竹内まりやのプラスティック・ラブは結婚、出産後の1984年に発表されたアルバム「 Variety」の中の1曲。

そのプラスティック・ラブは海外によるシティ・ポップ再評価のきっかけとなった曲でもあるのだ。


アイドルの様に売り出された竹内まりやは山下達郎との結婚を機にその才能を一気に開花させた。
Varietyに収められた曲は、後に竹内まりやの代表曲と呼ばれる曲が連なっている。

1984年といえばアイドル歌手岡田有希子のデビューシングルの「ファースト・デイト」やアルバム「シンデレラ」への曲提供を行った時期でもある。
竹内まりやはアイドルのヒットメーカーとしても名を馳せるのである。
岡田有希子のデビューアルバムに提供した4曲は全て傑作。
当時の竹内まりやの才能の爆発は驚異的である。

その後の竹内まりやは主婦業の合間に時折アルバムを発表するなど、マイペースで活動を続けている。
しかし今、その音楽活動を見渡してみると、やはり1984年が才能のピークだったような気がする。

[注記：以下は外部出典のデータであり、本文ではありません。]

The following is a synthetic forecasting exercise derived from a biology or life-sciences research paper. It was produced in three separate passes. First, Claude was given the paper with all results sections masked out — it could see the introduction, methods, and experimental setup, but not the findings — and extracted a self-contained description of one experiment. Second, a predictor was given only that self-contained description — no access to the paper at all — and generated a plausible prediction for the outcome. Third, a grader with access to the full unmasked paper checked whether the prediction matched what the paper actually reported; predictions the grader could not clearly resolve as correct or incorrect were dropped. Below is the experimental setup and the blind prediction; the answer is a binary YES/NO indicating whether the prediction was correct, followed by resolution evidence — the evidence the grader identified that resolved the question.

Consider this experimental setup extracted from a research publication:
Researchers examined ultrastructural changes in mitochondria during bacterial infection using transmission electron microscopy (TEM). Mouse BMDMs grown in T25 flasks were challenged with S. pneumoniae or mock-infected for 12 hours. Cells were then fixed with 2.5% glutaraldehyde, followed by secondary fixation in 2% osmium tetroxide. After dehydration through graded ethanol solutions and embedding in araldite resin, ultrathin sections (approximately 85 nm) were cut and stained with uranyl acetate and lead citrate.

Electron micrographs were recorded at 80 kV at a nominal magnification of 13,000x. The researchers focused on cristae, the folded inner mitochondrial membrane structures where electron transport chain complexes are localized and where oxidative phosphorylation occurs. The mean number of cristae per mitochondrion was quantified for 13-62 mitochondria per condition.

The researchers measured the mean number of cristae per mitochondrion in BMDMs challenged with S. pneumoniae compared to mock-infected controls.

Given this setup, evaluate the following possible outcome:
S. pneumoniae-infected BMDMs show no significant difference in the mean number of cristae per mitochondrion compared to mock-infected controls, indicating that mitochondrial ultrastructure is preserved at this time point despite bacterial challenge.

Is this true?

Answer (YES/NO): NO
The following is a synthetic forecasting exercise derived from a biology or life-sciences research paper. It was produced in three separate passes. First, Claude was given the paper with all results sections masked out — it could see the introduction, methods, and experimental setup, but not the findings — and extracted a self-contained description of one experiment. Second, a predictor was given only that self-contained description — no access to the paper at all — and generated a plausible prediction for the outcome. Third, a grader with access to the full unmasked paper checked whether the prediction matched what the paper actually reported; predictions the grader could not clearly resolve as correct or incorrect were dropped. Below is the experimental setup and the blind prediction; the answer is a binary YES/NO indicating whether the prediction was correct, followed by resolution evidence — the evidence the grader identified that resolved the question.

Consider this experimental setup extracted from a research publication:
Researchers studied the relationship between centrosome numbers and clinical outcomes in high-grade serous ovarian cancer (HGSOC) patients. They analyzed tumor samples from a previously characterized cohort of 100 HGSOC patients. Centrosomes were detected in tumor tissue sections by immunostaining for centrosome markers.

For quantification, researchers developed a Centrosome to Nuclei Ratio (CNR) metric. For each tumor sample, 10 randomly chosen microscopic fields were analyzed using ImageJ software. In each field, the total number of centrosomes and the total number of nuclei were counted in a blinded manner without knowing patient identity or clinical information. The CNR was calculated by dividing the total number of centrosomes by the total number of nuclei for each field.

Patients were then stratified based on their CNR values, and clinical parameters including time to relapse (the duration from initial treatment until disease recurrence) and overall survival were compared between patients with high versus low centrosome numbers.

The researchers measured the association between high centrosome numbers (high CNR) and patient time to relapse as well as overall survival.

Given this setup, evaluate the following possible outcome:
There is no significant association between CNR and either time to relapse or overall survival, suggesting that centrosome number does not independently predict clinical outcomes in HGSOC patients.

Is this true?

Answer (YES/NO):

プラスティック・ラブに話を戻すが、山下達郎のアレンジも素晴らしい。
とても1984年の作品とは思えない普遍性がある。
当然、竹内まりやの曲や歌唱にも同じ事がいえる。


1984年といえばバブルの遥か前である。
プラスティック・ラブの歌詞は、その後に訪れるバブル期の女性像を先取りしている。

リアルタイムに山下達郎や竹内まりやを聴いていたが、山下達郎の先鋭的な音作りに息が詰まった記憶がある。
思えば山下達郎が尖っていた時代である。
しかし今ではそれが左程気にならない。
やはり山下達郎の音楽にも普遍性があるのであろう。
プラスティックラブの魅力は山下達郎のバンドの演奏によるところも大きい。


特に伊藤広規と青山純のリズムセクションの演奏は凄まじい。

山下達郎もコンサートでプラスティックラブを演奏している。
これが実に素晴らしいのである。

竹内まりやのライブでは山下達郎がギターのカッテングをしながらプラスティック・ラブと連呼するのだが、その迫力に竹内まりやも良いところを持ってかれたとぽやく始末。

やはり山下達郎と竹内まりやはシティ・ポップのキングとクィーンなのである。
米国ですら顧みられなくなったアメリカンミュージック。
それをアジアの片隅の日本で大切に育んだシティ・ポップ。
再評価されて当然なのかもしれない。